I was just going to end here. Not even a whimper. It was hard to get back to sleep.

Thanks for What?

Leaders never lead. Communicators are never on Communication Committees. If she says, “I am the most loyal person”, you know she isn’t. If he says, “I am wise”, he is the opposite. “My door is always open”, and it never is.

As broad and simple as it sounds, it’s really an ugly thing, the reason for the missiles and executions, the world going to hell all around us. Hope remains the thing. Thanks for nothing.

Malaise or Deep Vein Thrombosis?

I have been anxiety-ridden as of late, much of which is due to writing the final book of my speculative work, The Cx Trilogy. I’ve recently written notes for the outline and even glanced through the first few pages but have mostly been plagued by inertia. Distracted by my literary angst, I packed my toiletries into my luggage for the flight to Greenland, forgetting that I needed my dose of blood-thinner.

I didn’t realize the oversight until boarding and had to accept that I would be fine as long as I walked about on the four-hour flight. I looked down at the continent and then went through the list of the films, stumbling upon Steven Soderbergh’s Let Them All Talk starring Meryl Streep as a well-known author named Alice Hughes.

I was pleasantly surprised by the film which featured literary angst, engaging dialogue and a cleverly entwined plot until I was surprised (spoiler alert!!) to see Ms. Hughes suddenly die of Deep Vein Thrombosis. I got up immediately to walk.
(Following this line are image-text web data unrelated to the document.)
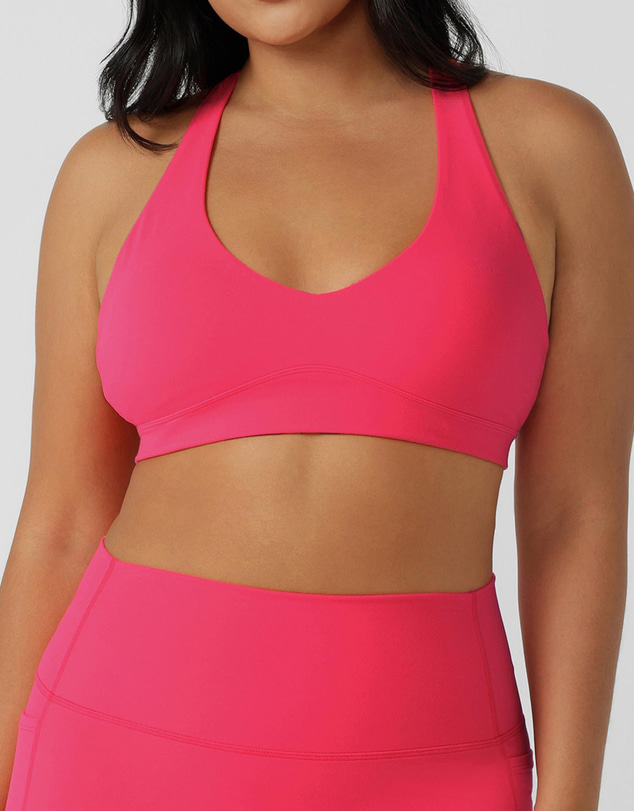 Lorna Jane - Free Spirit Sports Bra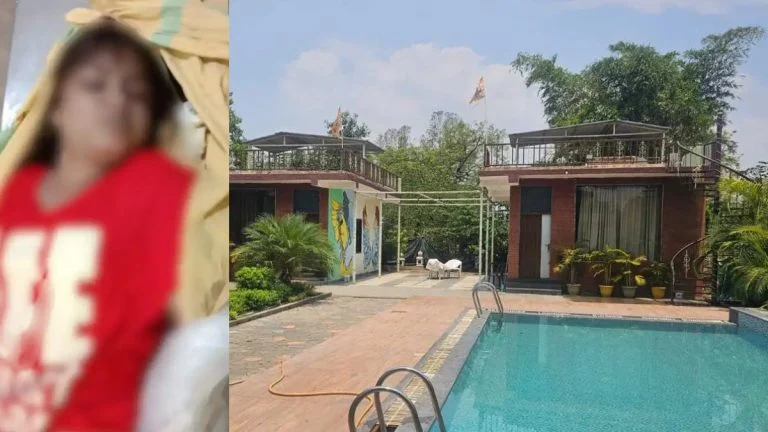 राजनांदगांव: मुस्कान की मौत का खुला राज, 3 हुए गिरफ्तार
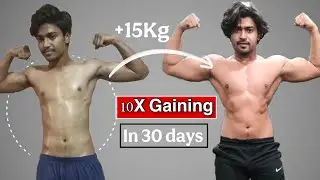How to Gain Muscles Fast| Neulife Super Isolate Whey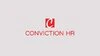 Conviction HR logo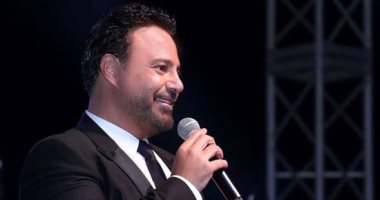 عاصى الحلانى يحيى حفلا غنائيا فى المغرب يوم 30 أكتوبر 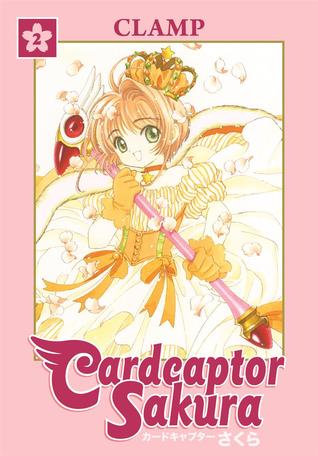 Card Captor Sakura, Omnibus 2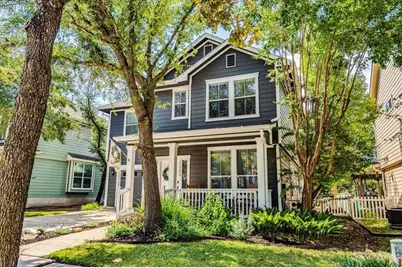 1202 Cardigan Street, Cedar Park, TX 78613 - Photo 1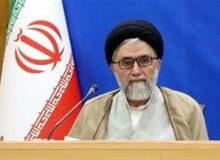 گزارش وزیر اطلاعات درباره عملیات انتقال اسناد اسرائیل به ایران
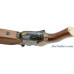 Thompson Center Contender G1 W/ 30-30 Win 14” Bull Barrel & Holster 1977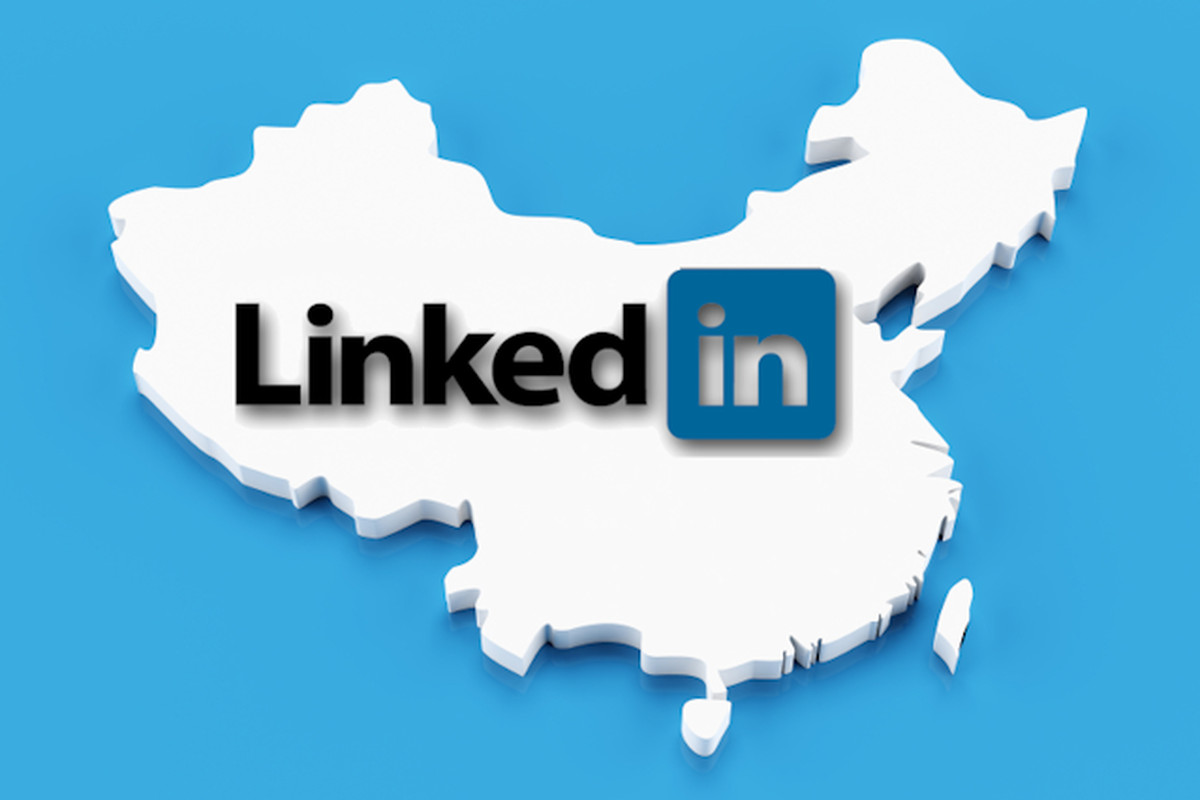 LinkedIn launches InCareer, a new jobs app for professionals in China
Of course there was no real reason for alarm. Ms. Hughes’ case was severe and her writing far more of a success. It was funny, and that was it. Another moment of me thinking the world was about me.

Our Unspoken Selves

Our history is unspoken, a nightmare only the subconscious knows. Human nature is deceit, the oxymoron of how we honestly treat one another and what we pretend for ourselves. From now on, we will sleep no more.

There has never been a record of truth. That was the epiphany of the Nazis. It’s only getting worse now, where the shadows become real, and the nightmare is complete. Because, as horrible as they are, you and I are the very same.

Who I say I think I am

I try to think about who I am and what I know, but I don’t know what any of that means. It’s a thing off in the distance, someplace that I thought I might have been, even convinced myself of that, and have now lost.

I know what I want to be. No, that’s a lie too. Even if I said that I knew what I want, or that I thought that I knew that, I wouldn’t. The more I think that I know the who and what, the more I’m further from it because I think that. It’s a façade.

Confidence is the thing, believing in those lies is what makes you that you in you. The deeper you get, the further you are from the same. A gosh-darned paradox!

And so…something else. Drugs and whores! No confusion there. Or all confusion. Signs of it all gone awry. At least it’s not a façade. Or the façade of facades. Good copy anyway.